The price hike was intended to reflect Abbott's investment in the drug and to come in line with the pricing of similar drugs, Cassidy said.
"The costs include the costs of those that failed," Cassidy said. "The costs of developing these medicines take years of research -- sometimes decades."
Illinois Attorney General Lisa Madigan has been investigating whether the price hike violates the state's consumer fraud law.
Figuring out "fair" profit entails a calculus of market forces and social responsibility.
Drug companies market their drugs to health maintenance organizations, federal institutions, employer groups and individual consumers. In-house departments bring together a wide variety of factors to price a patented drug.
The costs of developing a drug have been estimated between $100 million and in excess of $1 billion. Last year U.S. drug makers spent an estimated $55 billion on medical research, according to IMS Health, a market research firm.
One in a thousand drugs tested makes it through stage three clinical testing, according to David Harrell, chief executive officer of Michigan-based OptimizeRX, an online consumer site listing special savings, free trials and support programs to defray consumer costs.
"Drug pricing is like the pricing of airplane seats," said Harrell, who once marketed drugs for GlaxoSmithKline. "You can be on the same plane but the person sitting next to you may have paid a much different price."

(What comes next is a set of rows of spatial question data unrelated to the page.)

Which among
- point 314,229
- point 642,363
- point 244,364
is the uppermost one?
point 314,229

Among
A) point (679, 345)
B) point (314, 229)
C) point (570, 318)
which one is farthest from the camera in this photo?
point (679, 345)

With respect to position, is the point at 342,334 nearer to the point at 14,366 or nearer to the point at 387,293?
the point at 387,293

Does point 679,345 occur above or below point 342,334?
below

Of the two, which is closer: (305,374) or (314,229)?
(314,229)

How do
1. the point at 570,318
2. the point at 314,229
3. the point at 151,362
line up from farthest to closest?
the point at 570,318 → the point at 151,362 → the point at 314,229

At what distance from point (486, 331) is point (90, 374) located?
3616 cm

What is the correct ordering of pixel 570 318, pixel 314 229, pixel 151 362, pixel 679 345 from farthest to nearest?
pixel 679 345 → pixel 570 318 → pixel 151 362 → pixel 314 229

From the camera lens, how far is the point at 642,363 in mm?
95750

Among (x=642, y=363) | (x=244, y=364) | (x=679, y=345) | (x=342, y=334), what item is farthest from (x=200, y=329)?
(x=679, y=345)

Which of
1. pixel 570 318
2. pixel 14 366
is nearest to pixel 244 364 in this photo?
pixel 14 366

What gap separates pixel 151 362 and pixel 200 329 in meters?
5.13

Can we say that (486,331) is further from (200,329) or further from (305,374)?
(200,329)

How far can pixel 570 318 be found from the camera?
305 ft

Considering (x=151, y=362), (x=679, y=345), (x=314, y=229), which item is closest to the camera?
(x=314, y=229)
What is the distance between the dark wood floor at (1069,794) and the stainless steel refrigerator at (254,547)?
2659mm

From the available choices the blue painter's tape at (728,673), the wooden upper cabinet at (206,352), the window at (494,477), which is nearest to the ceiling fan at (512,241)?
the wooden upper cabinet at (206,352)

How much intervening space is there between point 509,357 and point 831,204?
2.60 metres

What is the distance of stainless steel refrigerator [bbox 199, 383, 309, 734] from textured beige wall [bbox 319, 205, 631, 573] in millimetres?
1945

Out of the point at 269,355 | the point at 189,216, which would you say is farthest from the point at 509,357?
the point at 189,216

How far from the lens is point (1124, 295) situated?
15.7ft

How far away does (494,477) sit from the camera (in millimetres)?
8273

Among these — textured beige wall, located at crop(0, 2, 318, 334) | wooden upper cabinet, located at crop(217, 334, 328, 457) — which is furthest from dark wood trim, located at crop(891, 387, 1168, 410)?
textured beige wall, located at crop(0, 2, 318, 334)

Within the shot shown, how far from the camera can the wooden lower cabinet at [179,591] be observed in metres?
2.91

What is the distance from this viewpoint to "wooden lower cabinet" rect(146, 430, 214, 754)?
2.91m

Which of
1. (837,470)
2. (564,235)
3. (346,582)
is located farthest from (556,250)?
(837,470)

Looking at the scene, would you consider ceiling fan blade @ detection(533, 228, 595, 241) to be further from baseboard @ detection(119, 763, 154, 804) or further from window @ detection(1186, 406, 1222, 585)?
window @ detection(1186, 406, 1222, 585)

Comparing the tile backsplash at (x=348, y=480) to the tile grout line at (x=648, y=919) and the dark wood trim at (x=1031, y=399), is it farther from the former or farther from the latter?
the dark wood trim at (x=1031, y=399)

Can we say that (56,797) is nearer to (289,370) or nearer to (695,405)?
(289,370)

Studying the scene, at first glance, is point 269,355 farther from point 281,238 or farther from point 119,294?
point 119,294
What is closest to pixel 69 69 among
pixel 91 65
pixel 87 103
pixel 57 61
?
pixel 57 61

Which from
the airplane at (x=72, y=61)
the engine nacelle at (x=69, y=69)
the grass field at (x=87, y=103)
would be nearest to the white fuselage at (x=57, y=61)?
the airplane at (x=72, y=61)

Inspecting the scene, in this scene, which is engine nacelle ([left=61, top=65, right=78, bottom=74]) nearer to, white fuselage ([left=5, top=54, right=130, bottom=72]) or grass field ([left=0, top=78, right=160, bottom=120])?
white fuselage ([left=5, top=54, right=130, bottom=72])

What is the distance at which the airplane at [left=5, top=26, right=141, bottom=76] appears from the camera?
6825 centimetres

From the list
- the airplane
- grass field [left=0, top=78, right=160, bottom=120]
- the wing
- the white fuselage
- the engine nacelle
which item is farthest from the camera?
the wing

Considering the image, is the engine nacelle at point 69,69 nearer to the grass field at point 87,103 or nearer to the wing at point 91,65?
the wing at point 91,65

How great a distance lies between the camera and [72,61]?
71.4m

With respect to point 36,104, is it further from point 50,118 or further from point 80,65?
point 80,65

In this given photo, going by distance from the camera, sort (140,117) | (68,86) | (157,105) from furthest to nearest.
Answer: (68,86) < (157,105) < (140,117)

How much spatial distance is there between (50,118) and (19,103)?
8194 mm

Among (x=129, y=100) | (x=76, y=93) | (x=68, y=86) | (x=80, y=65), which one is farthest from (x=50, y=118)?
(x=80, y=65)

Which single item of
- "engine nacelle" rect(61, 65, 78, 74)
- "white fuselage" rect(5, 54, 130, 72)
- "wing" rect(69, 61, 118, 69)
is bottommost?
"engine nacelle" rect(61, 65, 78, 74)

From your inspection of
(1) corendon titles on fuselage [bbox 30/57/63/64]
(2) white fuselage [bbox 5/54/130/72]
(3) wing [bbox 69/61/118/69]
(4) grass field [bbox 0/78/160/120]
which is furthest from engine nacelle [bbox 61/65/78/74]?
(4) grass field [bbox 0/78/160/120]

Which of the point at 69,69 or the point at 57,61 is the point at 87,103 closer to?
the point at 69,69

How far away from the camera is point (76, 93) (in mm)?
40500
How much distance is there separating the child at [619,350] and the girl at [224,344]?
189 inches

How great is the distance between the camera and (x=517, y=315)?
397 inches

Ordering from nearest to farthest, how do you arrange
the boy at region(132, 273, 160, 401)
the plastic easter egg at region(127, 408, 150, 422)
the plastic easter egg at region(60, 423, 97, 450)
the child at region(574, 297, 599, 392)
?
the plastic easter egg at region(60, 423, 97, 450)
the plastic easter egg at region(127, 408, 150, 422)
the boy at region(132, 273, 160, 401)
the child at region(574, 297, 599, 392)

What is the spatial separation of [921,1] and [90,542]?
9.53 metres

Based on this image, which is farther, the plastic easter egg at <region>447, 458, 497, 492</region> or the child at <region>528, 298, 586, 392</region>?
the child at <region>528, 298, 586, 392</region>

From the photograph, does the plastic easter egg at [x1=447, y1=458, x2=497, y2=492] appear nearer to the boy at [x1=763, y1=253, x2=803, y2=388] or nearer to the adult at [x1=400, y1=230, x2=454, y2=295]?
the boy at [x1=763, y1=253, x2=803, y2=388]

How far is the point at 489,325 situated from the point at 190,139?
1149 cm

The main goal is to balance both access and compliance, drug industry advocates say.
One executive at a large pharmaceutical firm told Harrell its diabetes drug was meant to be taken for life but was routinely being dropped by patients after seven months. Keeping patients compliant has much to do with pricing, he said.
Harrell cites industry statistics suggesting as many as 75 percent of consumers will change their prescription brand if the drug is just $5 more expensive.
The average wholesale price also varies widely. Generics can undercut a branded cholesterol-lowering drug such as Zocor by as much as $100 per prescription of 30 tablets.
A recent study by the international agency Oxfam International suggested drug companies hurt themselves in poorer countries by overpricing their drugs.
"Investing For Life" surveyed the pricing strategies of 12 pharmaceutical firms, including Abbott.
Abbott's Kaletra at one time cost $2,200 per patient each year in low-middle-income countries such as Guatemala, where the average wage is $2,400, the report said.
After the government of Thailand challenged Abbott's pricing, the company reduced the price of Kaletra worldwide to $1,000 a patient per year, according to the Oxfam report.
By lowering prices, the report said, drug companies could gain access to the "85 percent of world consumers (who) are under served or have no access to medicines," said Jeremy Hobbs, executive director of Oxfam International, a confederation of 13 Christian organizations.
Consumer advocate and bargain hunter Jaci Rae said most companies, including Abbott and Deerfield-based Baxter International, have patient assistance programs consumers can use to defray costs.
Rae also acknowledges she, too, is perplexed by how drug companies arrive at a price of a patented drug.
"There is a difference between making money and greed," Rae said. "I don't know how they (set prices). I just try to pay as little as possible."